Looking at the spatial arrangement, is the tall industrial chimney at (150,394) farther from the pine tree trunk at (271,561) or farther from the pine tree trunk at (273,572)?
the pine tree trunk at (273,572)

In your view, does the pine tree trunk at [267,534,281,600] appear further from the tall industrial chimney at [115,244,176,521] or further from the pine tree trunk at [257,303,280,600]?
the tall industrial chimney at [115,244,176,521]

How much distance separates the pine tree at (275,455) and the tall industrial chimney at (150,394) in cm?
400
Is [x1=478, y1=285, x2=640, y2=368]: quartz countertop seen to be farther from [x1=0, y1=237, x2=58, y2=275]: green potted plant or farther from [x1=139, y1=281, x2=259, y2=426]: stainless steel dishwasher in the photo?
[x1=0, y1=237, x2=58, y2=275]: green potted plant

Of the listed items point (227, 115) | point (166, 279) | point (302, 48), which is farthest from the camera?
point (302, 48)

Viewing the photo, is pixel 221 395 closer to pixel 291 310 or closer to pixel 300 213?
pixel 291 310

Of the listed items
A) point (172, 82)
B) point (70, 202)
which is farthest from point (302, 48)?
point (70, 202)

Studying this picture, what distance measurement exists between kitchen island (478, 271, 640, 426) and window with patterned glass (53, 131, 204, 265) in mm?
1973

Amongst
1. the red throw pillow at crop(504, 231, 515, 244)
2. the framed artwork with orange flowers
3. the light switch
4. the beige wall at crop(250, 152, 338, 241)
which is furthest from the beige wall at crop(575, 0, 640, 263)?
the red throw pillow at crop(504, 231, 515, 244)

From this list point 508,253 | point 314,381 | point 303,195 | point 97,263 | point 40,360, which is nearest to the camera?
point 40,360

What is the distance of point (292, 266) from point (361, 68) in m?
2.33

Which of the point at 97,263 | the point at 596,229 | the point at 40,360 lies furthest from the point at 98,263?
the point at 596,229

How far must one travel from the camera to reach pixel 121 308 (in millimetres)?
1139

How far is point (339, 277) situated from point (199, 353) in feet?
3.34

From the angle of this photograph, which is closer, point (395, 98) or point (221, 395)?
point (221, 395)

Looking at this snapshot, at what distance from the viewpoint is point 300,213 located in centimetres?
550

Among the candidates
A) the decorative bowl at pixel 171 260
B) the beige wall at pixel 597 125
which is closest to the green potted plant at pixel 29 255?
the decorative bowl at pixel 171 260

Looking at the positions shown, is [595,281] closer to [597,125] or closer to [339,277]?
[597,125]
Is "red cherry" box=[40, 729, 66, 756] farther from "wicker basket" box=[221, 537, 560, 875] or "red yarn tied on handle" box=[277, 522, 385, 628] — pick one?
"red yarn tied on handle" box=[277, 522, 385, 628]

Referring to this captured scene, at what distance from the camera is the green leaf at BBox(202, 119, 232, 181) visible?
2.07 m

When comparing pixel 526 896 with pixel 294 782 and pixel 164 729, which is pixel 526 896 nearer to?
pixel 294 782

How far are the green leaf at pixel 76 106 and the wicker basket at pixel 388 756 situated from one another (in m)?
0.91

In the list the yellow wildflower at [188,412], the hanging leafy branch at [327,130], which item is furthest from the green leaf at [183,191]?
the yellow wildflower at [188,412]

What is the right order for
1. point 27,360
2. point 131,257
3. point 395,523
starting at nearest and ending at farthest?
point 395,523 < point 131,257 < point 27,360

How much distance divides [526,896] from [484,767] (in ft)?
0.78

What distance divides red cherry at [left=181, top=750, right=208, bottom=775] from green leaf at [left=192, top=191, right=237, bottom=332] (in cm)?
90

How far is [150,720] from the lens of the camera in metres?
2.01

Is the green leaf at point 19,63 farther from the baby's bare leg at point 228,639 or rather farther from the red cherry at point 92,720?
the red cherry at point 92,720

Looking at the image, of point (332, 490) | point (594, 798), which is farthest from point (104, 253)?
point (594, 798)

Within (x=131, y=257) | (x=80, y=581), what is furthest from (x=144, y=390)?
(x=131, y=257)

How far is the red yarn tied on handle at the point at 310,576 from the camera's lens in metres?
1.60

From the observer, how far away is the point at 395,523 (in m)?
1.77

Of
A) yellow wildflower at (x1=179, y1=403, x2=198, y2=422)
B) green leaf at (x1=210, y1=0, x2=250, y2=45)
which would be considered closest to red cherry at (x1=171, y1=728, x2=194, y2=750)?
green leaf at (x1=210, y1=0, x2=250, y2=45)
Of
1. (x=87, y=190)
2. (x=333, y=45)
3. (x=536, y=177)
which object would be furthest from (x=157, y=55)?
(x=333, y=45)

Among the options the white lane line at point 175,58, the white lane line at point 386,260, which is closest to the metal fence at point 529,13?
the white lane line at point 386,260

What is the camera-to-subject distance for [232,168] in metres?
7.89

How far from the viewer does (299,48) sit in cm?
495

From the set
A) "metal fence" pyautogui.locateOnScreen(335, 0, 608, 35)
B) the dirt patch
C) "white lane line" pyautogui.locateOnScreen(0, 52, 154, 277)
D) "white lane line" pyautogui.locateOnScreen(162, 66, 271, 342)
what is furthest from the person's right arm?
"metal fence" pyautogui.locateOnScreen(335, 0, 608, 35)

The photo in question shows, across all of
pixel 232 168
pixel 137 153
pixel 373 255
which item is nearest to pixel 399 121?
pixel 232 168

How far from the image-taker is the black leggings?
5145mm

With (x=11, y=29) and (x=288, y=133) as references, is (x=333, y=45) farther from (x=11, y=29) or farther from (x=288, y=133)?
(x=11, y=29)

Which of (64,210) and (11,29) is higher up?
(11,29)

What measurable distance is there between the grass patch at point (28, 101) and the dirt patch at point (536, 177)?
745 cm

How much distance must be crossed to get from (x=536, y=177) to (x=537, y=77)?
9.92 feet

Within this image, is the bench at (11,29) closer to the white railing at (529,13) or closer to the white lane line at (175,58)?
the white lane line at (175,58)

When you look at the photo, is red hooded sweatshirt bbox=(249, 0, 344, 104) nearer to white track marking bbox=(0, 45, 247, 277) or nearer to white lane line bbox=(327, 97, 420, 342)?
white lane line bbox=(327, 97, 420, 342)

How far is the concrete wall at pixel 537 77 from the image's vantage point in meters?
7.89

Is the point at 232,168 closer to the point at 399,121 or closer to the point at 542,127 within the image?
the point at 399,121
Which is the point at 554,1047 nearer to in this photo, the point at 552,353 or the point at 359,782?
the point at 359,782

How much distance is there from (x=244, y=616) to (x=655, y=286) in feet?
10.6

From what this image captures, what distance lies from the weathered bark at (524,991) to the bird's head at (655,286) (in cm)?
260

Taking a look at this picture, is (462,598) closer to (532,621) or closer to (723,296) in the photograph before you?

* * *

(Stated goal): Quote each line above in full, word for word.

(Answer):
Looking at the spatial arrangement, is the tall industrial chimney at (150,394) farther from the pine tree trunk at (271,561) or farther from the pine tree trunk at (273,572)?
the pine tree trunk at (273,572)

In your view, does the pine tree trunk at [267,534,281,600] appear further from the tall industrial chimney at [115,244,176,521] or further from the pine tree trunk at [257,303,280,600]?
the tall industrial chimney at [115,244,176,521]

How much distance separates the pine tree at (275,455) and the tall industrial chimney at (150,394) in cm?
400
Is [x1=478, y1=285, x2=640, y2=368]: quartz countertop seen to be farther from [x1=0, y1=237, x2=58, y2=275]: green potted plant or farther from [x1=139, y1=281, x2=259, y2=426]: stainless steel dishwasher in the photo?
[x1=0, y1=237, x2=58, y2=275]: green potted plant

Of the listed items point (227, 115) | point (166, 279) | point (302, 48), which is farthest from the camera?
point (302, 48)

Viewing the photo, is pixel 221 395 closer to pixel 291 310 or closer to pixel 300 213?
pixel 291 310

Of the listed items
A) point (172, 82)
B) point (70, 202)
which is farthest from point (302, 48)?
point (70, 202)

Studying this picture, what distance measurement exists between kitchen island (478, 271, 640, 426) and window with patterned glass (53, 131, 204, 265) in mm?
1973

Amongst
1. the red throw pillow at crop(504, 231, 515, 244)
2. the framed artwork with orange flowers
3. the light switch
4. the beige wall at crop(250, 152, 338, 241)
which is furthest from the beige wall at crop(575, 0, 640, 263)?
the red throw pillow at crop(504, 231, 515, 244)

From this list point 508,253 | point 314,381 | point 303,195 | point 97,263 | point 40,360, which is nearest to the camera?
point 40,360

What is the distance of point (292, 266) from point (361, 68) in m?
2.33

Which of the point at 97,263 | the point at 596,229 | the point at 40,360 lies furthest from the point at 98,263?
the point at 596,229

How far must one travel from the camera to reach pixel 121 308 (in millimetres)?
1139

How far is point (339, 277) situated from point (199, 353) in feet?
3.34

From the angle of this photograph, which is closer, point (395, 98) or point (221, 395)?
point (221, 395)

Looking at this snapshot, at what distance from the viewpoint is point 300,213 located in centimetres?
550

Among the candidates
A) the decorative bowl at pixel 171 260
B) the beige wall at pixel 597 125
which is closest to the green potted plant at pixel 29 255?
the decorative bowl at pixel 171 260

Looking at the positions shown, is [595,281] closer to [597,125] or closer to [339,277]?
[597,125]
Is "red cherry" box=[40, 729, 66, 756] farther from "wicker basket" box=[221, 537, 560, 875] or "red yarn tied on handle" box=[277, 522, 385, 628] — pick one?
"red yarn tied on handle" box=[277, 522, 385, 628]

Referring to this captured scene, at what distance from the camera is the green leaf at BBox(202, 119, 232, 181) visible?
2.07 m

When comparing pixel 526 896 with pixel 294 782 and pixel 164 729, which is pixel 526 896 nearer to?
pixel 294 782

How far are the green leaf at pixel 76 106 and the wicker basket at pixel 388 756 situated from one another (in m)?
0.91

In the list the yellow wildflower at [188,412], the hanging leafy branch at [327,130], which item is furthest from the green leaf at [183,191]?
the yellow wildflower at [188,412]

What is the right order for
1. point 27,360
2. point 131,257
3. point 395,523
starting at nearest and ending at farthest?
point 395,523 < point 131,257 < point 27,360

How much distance divides [526,896] from [484,767] (in ft)?
0.78

What distance divides red cherry at [left=181, top=750, right=208, bottom=775] from green leaf at [left=192, top=191, right=237, bottom=332] (in cm)?
90

How far is [150,720] from the lens of the camera in metres?
2.01

Is the green leaf at point 19,63 farther from the baby's bare leg at point 228,639 or rather farther from the red cherry at point 92,720?
the red cherry at point 92,720

Looking at the image, of point (332, 490) | point (594, 798), which is farthest from point (104, 253)?
point (594, 798)

Within (x=131, y=257) | (x=80, y=581), what is furthest from (x=144, y=390)?
(x=131, y=257)

How far is the red yarn tied on handle at the point at 310,576 from the camera's lens in metres?
1.60

From the observer, how far away is the point at 395,523 (in m)?
1.77

Of
A) yellow wildflower at (x1=179, y1=403, x2=198, y2=422)
B) green leaf at (x1=210, y1=0, x2=250, y2=45)
which would be considered closest to red cherry at (x1=171, y1=728, x2=194, y2=750)?
green leaf at (x1=210, y1=0, x2=250, y2=45)
Of
1. (x=87, y=190)
2. (x=333, y=45)
3. (x=536, y=177)
which object would be furthest from (x=157, y=55)?
(x=333, y=45)

Among the options the white lane line at point 175,58, the white lane line at point 386,260, which is closest to the metal fence at point 529,13?
the white lane line at point 386,260

What is the camera-to-subject distance for [232,168] in metres?
7.89

How far from the viewer does (299,48) sit in cm?
495

From the set
A) "metal fence" pyautogui.locateOnScreen(335, 0, 608, 35)
B) the dirt patch
C) "white lane line" pyautogui.locateOnScreen(0, 52, 154, 277)
D) "white lane line" pyautogui.locateOnScreen(162, 66, 271, 342)
what is furthest from the person's right arm?
"metal fence" pyautogui.locateOnScreen(335, 0, 608, 35)

The photo in question shows, across all of
pixel 232 168
pixel 137 153
pixel 373 255
which item is nearest to pixel 399 121?
pixel 232 168

How far from the image-taker is the black leggings?
5145mm

With (x=11, y=29) and (x=288, y=133) as references, is (x=333, y=45) farther from (x=11, y=29) or farther from (x=288, y=133)?
(x=11, y=29)

Which of (64,210) and (11,29) is higher up?
(11,29)

What measurable distance is there between the grass patch at point (28, 101) and the dirt patch at point (536, 177)?
745 cm

How much distance must be crossed to get from (x=536, y=177) to (x=537, y=77)?
9.92 feet

Within this image, is the bench at (11,29) closer to the white railing at (529,13) or closer to the white lane line at (175,58)?
the white lane line at (175,58)

When you look at the photo, is red hooded sweatshirt bbox=(249, 0, 344, 104) nearer to white track marking bbox=(0, 45, 247, 277) or nearer to white lane line bbox=(327, 97, 420, 342)?
white lane line bbox=(327, 97, 420, 342)

How far is the concrete wall at pixel 537 77 from the image's vantage point in meters?
7.89

Is the point at 232,168 closer to the point at 399,121 or closer to the point at 542,127 within the image?
the point at 399,121
Which is the point at 554,1047 nearer to in this photo, the point at 552,353 or the point at 359,782?
the point at 359,782

How much distance is there from (x=244, y=616) to (x=655, y=286) in feet?
10.6

From what this image captures, what distance lies from the weathered bark at (524,991) to the bird's head at (655,286) (in cm)?
260

Taking a look at this picture, is (462,598) closer to (532,621) or closer to (723,296) in the photograph before you?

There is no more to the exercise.